PROLOG

3.7K 199 0
                                    

Sial, sial, sial.

Harusnya ia mendengarkan apa yang dikatakan kakak-kakaknya untuk mengambil penerbangan lebih awal. Tapi bagaimana jika sebenarnya ia tidak ingin pergi dari kota kelahirannya? Bagaimana jika ia tidak tega meninggalkan kedua orang tuanya di Malang dan tetap dipaksa menyusul Mbak Lina serta Mas Anggara ke Jakarta?

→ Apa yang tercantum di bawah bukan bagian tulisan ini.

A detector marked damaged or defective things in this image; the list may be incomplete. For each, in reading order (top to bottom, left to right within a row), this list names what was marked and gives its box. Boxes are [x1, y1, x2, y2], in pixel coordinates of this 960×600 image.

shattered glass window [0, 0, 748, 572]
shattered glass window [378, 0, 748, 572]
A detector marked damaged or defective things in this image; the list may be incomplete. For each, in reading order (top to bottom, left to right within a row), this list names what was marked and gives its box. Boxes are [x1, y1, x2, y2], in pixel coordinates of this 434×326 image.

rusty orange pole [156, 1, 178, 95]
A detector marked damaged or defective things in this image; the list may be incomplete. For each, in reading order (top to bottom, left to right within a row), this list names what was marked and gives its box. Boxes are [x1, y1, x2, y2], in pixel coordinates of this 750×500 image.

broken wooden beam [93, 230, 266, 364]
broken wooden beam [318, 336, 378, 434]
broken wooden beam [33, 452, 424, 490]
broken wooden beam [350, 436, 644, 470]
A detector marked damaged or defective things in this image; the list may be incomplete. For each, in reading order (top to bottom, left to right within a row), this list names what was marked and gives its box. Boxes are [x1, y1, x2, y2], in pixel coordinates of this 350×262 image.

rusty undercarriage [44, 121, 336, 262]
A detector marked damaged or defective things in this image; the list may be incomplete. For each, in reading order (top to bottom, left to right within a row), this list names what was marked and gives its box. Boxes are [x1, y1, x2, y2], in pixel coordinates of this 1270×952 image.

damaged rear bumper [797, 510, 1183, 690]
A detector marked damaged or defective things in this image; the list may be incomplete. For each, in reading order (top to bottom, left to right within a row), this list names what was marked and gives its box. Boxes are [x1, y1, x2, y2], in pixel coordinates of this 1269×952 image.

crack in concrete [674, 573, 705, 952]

Hanya karena ayahnya akan pensiun akhir tahun ini, ditambah bulan ini adalah saat-saat penerimaan murid baru, ia harus pindah ke Jakarta lebih awal dibanding kedua orang tuanya.

"Nggak apa-apa, Ra, toh nanti Mama Papa pindah ke Jakarta akhir tahun ini," begitu bujuk mereka.

Namun setidaknya, ia tidak sendirian, ada Mbak Lina yang sudah memasuki perkuliahan semester ketiga di salah satu perguruan tinggi negeri dan Mas Anggara yang kini telah mewarisi perusahaan Papa di cabang Jakarta.

"Maap nih Bapak-Bapak, Ibu-Ibu, Adek-Adek, angkotnya beneran kagak bisa jalan, mesti masuk bengkel ini." Abang tukang angkot masih berkutat dengan mesinnya sejak 12 menit yang lalu.

"Yah, gimana sih abang! Mana pasar masih jauh," sahut ibu-ibu berdaster.

"Au nih, bukannya di benerin dulu dari kemaren," sahut bapak-bapak.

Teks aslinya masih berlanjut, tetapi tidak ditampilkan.